Return the data given below exactly as it appears.

"""

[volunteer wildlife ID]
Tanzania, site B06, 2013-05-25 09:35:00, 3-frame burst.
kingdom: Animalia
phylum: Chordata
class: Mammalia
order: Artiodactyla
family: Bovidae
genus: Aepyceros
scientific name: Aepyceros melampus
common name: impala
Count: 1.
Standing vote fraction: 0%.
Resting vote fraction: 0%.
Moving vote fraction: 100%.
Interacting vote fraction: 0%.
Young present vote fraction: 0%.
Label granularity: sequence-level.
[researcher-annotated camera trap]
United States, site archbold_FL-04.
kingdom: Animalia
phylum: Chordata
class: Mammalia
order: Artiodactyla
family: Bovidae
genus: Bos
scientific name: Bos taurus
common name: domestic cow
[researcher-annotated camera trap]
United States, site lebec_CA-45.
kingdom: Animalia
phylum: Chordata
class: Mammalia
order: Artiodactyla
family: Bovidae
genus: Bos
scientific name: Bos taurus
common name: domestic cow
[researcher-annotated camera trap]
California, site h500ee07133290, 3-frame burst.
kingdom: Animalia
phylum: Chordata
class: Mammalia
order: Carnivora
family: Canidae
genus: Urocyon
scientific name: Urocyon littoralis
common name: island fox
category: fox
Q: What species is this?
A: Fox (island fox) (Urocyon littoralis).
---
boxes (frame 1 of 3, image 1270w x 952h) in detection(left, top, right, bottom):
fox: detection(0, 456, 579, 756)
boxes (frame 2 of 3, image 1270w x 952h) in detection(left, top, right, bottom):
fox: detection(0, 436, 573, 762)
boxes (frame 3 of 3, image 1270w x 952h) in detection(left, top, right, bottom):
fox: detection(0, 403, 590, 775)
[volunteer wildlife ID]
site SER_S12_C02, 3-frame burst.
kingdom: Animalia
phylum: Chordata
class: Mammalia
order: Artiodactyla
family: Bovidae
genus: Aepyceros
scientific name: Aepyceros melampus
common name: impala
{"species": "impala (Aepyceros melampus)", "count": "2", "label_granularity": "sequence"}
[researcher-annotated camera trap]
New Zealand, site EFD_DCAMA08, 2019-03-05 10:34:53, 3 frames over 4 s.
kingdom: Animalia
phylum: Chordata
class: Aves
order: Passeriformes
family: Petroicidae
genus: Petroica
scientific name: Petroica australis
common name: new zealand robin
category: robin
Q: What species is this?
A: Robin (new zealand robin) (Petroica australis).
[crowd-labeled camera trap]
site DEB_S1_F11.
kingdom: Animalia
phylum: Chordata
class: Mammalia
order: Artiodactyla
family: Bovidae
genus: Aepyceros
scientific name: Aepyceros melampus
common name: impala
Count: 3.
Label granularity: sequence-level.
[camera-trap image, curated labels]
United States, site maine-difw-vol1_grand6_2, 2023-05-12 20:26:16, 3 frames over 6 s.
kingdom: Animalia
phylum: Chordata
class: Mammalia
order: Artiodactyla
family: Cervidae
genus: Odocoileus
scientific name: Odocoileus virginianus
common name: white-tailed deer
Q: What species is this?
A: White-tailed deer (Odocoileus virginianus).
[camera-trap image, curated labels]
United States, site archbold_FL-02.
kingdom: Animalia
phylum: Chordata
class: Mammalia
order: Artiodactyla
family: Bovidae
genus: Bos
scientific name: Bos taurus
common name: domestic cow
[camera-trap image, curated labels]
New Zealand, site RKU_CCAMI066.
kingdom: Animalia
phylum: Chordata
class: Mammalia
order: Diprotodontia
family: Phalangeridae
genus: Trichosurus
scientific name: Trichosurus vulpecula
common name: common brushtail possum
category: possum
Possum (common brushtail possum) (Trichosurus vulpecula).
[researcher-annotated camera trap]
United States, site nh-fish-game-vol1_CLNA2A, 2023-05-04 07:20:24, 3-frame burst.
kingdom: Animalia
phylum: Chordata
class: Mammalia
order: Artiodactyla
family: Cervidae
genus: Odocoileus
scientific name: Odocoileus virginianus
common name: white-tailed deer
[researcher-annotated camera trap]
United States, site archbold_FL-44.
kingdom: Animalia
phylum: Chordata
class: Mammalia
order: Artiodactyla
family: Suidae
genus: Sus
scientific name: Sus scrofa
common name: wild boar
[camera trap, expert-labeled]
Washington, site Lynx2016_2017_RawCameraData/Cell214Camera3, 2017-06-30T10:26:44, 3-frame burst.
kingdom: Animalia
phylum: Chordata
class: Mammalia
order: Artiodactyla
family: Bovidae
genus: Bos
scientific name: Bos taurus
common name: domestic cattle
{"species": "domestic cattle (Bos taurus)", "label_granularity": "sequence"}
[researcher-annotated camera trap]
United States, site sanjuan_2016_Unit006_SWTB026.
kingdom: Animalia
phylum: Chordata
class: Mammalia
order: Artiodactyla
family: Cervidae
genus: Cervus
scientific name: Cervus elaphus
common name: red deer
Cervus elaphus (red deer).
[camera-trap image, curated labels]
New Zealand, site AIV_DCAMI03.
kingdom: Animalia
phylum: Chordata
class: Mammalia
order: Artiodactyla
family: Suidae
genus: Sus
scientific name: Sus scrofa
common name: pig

"""

▶ Finished exercise
[volunteer wildlife ID]
Tanzania, site B06, 2013-05-25 09:35:00, 3-frame burst.
kingdom: Animalia
phylum: Chordata
class: Mammalia
order: Artiodactyla
family: Bovidae
genus: Aepyceros
scientific name: Aepyceros melampus
common name: impala
Count: 1.
Standing vote fraction: 0%.
Resting vote fraction: 0%.
Moving vote fraction: 100%.
Interacting vote fraction: 0%.
Young present vote fraction: 0%.
Label granularity: sequence-level.
[researcher-annotated camera trap]
United States, site archbold_FL-04.
kingdom: Animalia
phylum: Chordata
class: Mammalia
order: Artiodactyla
family: Bovidae
genus: Bos
scientific name: Bos taurus
common name: domestic cow
[researcher-annotated camera trap]
United States, site lebec_CA-45.
kingdom: Animalia
phylum: Chordata
class: Mammalia
order: Artiodactyla
family: Bovidae
genus: Bos
scientific name: Bos taurus
common name: domestic cow
[researcher-annotated camera trap]
California, site h500ee07133290, 3-frame burst.
kingdom: Animalia
phylum: Chordata
class: Mammalia
order: Carnivora
family: Canidae
genus: Urocyon
scientific name: Urocyon littoralis
common name: island fox
category: fox
Q: What species is this?
A: Fox (island fox) (Urocyon littoralis).
---
boxes (frame 1 of 3, image 1270w x 952h) in detection(left, top, right, bottom):
fox: detection(0, 456, 579, 756)
boxes (frame 2 of 3, image 1270w x 952h) in detection(left, top, right, bottom):
fox: detection(0, 436, 573, 762)
boxes (frame 3 of 3, image 1270w x 952h) in detection(left, top, right, bottom):
fox: detection(0, 403, 590, 775)
[volunteer wildlife ID]
site SER_S12_C02, 3-frame burst.
kingdom: Animalia
phylum: Chordata
class: Mammalia
order: Artiodactyla
family: Bovidae
genus: Aepyceros
scientific name: Aepyceros melampus
common name: impala
{"species": "impala (Aepyceros melampus)", "count": "2", "label_granularity": "sequence"}
[researcher-annotated camera trap]
New Zealand, site EFD_DCAMA08, 2019-03-05 10:34:53, 3 frames over 4 s.
kingdom: Animalia
phylum: Chordata
class: Aves
order: Passeriformes
family: Petroicidae
genus: Petroica
scientific name: Petroica australis
common name: new zealand robin
category: robin
Q: What species is this?
A: Robin (new zealand robin) (Petroica australis).
[crowd-labeled camera trap]
site DEB_S1_F11.
kingdom: Animalia
phylum: Chordata
class: Mammalia
order: Artiodactyla
family: Bovidae
genus: Aepyceros
scientific name: Aepyceros melampus
common name: impala
Count: 3.
Label granularity: sequence-level.
[camera-trap image, curated labels]
United States, site maine-difw-vol1_grand6_2, 2023-05-12 20:26:16, 3 frames over 6 s.
kingdom: Animalia
phylum: Chordata
class: Mammalia
order: Artiodactyla
family: Cervidae
genus: Odocoileus
scientific name: Odocoileus virginianus
common name: white-tailed deer
Q: What species is this?
A: White-tailed deer (Odocoileus virginianus).
[camera-trap image, curated labels]
United States, site archbold_FL-02.
kingdom: Animalia
phylum: Chordata
class: Mammalia
order: Artiodactyla
family: Bovidae
genus: Bos
scientific name: Bos taurus
common name: domestic cow
[camera-trap image, curated labels]
New Zealand, site RKU_CCAMI066.
kingdom: Animalia
phylum: Chordata
class: Mammalia
order: Diprotodontia
family: Phalangeridae
genus: Trichosurus
scientific name: Trichosurus vulpecula
common name: common brushtail possum
category: possum
Possum (common brushtail possum) (Trichosurus vulpecula).
[researcher-annotated camera trap]
United States, site nh-fish-game-vol1_CLNA2A, 2023-05-04 07:20:24, 3-frame burst.
kingdom: Animalia
phylum: Chordata
class: Mammalia
order: Artiodactyla
family: Cervidae
genus: Odocoileus
scientific name: Odocoileus virginianus
common name: white-tailed deer
[researcher-annotated camera trap]
United States, site archbold_FL-44.
kingdom: Animalia
phylum: Chordata
class: Mammalia
order: Artiodactyla
family: Suidae
genus: Sus
scientific name: Sus scrofa
common name: wild boar
[camera trap, expert-labeled]
Washington, site Lynx2016_2017_RawCameraData/Cell214Camera3, 2017-06-30T10:26:44, 3-frame burst.
kingdom: Animalia
phylum: Chordata
class: Mammalia
order: Artiodactyla
family: Bovidae
genus: Bos
scientific name: Bos taurus
common name: domestic cattle
{"species": "domestic cattle (Bos taurus)", "label_granularity": "sequence"}
[researcher-annotated camera trap]
United States, site sanjuan_2016_Unit006_SWTB026.
kingdom: Animalia
phylum: Chordata
class: Mammalia
order: Artiodactyla
family: Cervidae
genus: Cervus
scientific name: Cervus elaphus
common name: red deer
Cervus elaphus (red deer).
[camera-trap image, curated labels]
New Zealand, site AIV_DCAMI03.
kingdom: Animalia
phylum: Chordata
class: Mammalia
order: Artiodactyla
family: Suidae
genus: Sus
scientific name: Sus scrofa
common name: pig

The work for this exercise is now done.